Aim of the task – Decide whether each statement agrees with the passage about planetary systems. For each, answer yes or no and quote the words of the passage that decide it. (a) The newly found planetary system lies 5,000 light years away. (b) Alan Boss says solar system analogues are rare. (c) The writer says life from elsewhere has come to Earth in UFOs.

Text provided –

Thanks to Instapundit for starting me on this particular speculation:
Astronomers say they have found a miniature version of our own solar system 5,000 light years across the galaxy — the first planetary system that really looks like our own, with outer giant planets and room for smaller inner ones.
The discovery, they said, means that our solar system might be more typical of planetary systems across the universe than had been thought.
Alan Boss, a theorist at the Carnegie Institution of Washinton, said: “The fact that these are hard to detect by microlensing means there must be a good number of them — solar system analogues are not rare.”
Now, I happen to believe that life in the universe is probably pretty common. I don’t say they’ve come here in UFOs, or any such thing (because, well, there’s nothing to prove that life elsewhere is intelligent, or if it is, that they can travel vast distances any better than we can), but the fact is, there are more stars (with accompanying planetary systems) than we even have numbers for. A gazillion trillion bazillion wouldn’t count but a fraction of what’s out there. And as scientists know:
“It is well established and becoming more and more clear that the basic organic molecules which seem to have led to the origin of life on Earth — as best we can reconstruct it — do seem to be widely distributed in the galaxy,” David Grinspoon, principal scientist in the department of space studies at the Southwest Research Institute in Boulder, Colo., told UPI.

Given records –

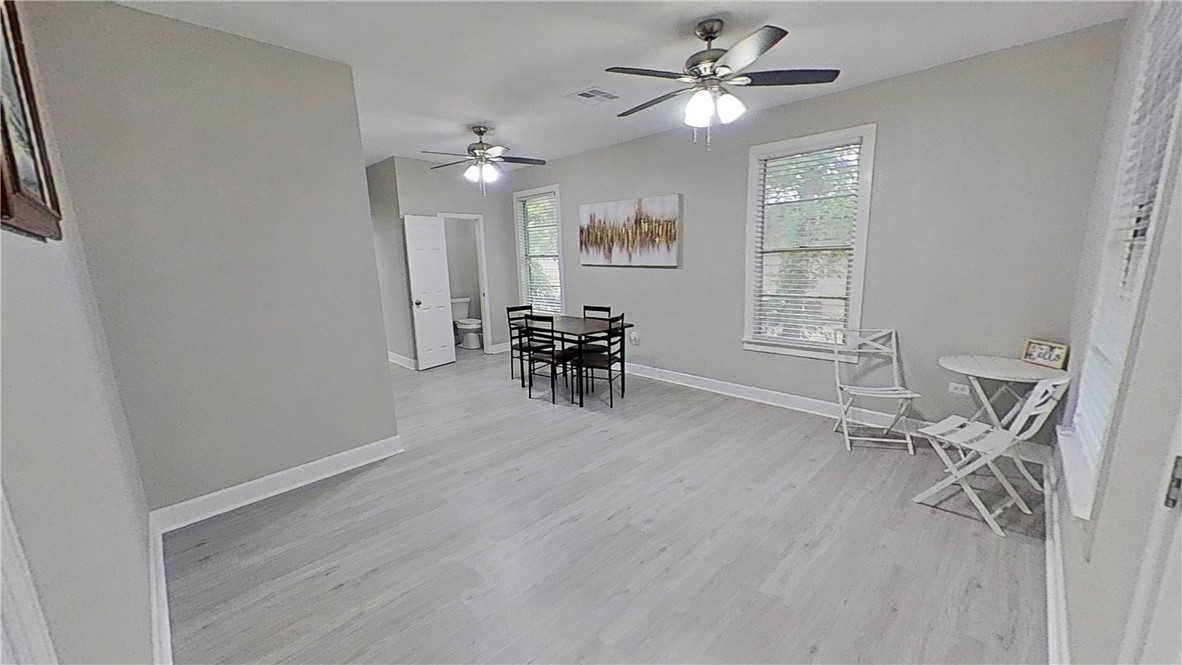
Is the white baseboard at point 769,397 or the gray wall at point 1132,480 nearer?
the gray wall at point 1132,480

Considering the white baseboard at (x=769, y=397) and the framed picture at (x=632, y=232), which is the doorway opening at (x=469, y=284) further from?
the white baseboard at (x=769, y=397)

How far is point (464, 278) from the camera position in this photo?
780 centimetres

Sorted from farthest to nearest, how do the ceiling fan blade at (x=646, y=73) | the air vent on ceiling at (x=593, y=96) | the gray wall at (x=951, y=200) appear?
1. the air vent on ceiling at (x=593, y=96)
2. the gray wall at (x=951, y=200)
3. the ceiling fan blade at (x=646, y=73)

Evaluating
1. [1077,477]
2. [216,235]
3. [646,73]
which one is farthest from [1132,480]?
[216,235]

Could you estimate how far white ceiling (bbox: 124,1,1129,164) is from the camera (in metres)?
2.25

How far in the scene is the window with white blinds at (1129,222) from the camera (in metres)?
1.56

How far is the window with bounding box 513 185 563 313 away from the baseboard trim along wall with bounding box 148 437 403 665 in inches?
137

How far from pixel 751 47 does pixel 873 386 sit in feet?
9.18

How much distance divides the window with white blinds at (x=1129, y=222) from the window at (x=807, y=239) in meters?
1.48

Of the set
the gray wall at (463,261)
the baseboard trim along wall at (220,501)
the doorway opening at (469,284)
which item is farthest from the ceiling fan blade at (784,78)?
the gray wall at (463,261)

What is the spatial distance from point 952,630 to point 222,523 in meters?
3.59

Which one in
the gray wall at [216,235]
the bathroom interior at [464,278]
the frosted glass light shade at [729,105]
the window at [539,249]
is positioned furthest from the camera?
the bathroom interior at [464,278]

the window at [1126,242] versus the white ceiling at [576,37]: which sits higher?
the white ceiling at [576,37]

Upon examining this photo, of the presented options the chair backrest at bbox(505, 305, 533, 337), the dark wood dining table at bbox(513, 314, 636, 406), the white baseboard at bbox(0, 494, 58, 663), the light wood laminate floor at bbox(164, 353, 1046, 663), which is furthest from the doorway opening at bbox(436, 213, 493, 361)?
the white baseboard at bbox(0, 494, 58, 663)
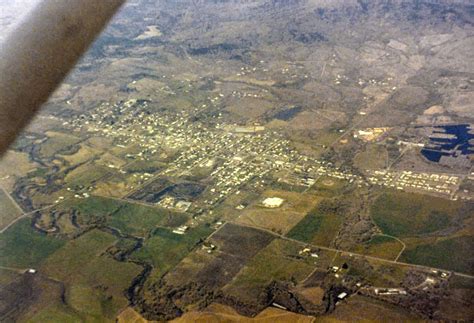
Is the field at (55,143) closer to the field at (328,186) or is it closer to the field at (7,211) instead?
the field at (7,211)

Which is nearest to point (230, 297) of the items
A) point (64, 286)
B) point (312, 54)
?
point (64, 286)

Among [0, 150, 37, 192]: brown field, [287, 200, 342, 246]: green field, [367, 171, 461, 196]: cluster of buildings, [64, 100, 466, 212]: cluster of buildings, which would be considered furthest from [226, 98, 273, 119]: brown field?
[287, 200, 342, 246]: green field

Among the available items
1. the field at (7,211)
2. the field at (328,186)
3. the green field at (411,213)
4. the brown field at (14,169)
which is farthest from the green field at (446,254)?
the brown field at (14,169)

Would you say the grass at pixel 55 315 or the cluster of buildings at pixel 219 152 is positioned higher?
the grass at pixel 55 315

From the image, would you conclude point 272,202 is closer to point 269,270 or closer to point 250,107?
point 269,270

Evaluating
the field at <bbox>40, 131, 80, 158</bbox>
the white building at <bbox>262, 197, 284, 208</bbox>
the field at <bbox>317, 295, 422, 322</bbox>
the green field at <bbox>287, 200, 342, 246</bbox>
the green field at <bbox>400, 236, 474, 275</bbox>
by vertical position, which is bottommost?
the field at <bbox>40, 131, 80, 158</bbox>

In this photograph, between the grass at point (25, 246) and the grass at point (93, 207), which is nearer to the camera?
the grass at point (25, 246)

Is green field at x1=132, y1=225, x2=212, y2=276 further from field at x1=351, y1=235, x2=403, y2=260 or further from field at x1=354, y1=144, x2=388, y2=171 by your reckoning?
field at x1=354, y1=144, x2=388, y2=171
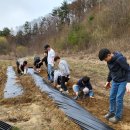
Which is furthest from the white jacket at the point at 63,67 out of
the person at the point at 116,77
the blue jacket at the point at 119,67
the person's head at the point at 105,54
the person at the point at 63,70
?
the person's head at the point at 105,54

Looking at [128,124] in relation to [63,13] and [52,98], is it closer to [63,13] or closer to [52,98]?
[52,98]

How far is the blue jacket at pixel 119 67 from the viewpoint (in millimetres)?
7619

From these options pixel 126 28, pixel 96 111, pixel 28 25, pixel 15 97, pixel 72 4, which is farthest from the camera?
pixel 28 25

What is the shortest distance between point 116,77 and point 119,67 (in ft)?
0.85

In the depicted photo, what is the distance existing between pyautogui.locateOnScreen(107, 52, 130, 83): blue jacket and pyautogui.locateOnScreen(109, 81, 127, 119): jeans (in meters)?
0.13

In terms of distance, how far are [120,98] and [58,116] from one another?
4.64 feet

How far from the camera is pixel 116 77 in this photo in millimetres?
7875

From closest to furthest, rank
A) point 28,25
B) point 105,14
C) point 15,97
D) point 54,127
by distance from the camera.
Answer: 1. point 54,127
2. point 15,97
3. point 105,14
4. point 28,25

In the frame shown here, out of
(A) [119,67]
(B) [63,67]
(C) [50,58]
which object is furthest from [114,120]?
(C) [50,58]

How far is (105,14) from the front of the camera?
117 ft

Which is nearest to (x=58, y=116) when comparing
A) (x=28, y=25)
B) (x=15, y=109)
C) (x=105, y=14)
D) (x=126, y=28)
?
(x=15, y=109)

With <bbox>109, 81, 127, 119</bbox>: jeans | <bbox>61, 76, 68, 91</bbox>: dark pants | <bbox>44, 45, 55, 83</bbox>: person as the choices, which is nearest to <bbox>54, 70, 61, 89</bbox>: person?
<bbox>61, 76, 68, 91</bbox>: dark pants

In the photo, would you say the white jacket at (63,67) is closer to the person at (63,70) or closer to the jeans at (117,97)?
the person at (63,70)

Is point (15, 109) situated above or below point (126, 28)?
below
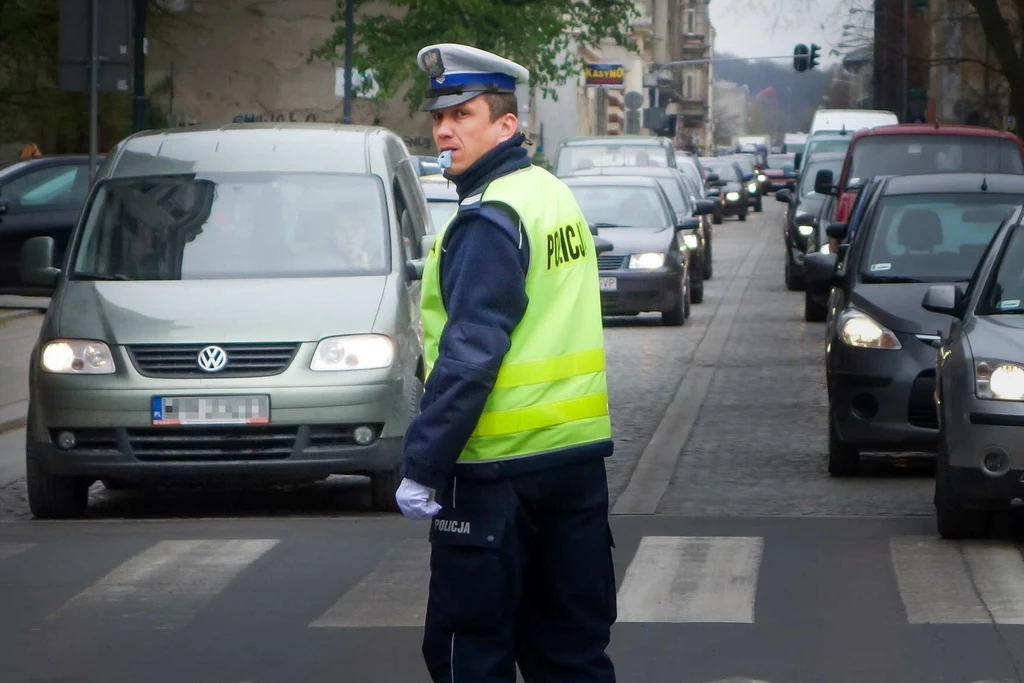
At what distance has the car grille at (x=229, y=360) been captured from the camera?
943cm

Output for this exercise –
(a) Yes: "5,000 light years across the galaxy"
(b) No: "solar system analogues are not rare."
(c) No: "I don’t say they’ve come here in UFOs, or any such thing"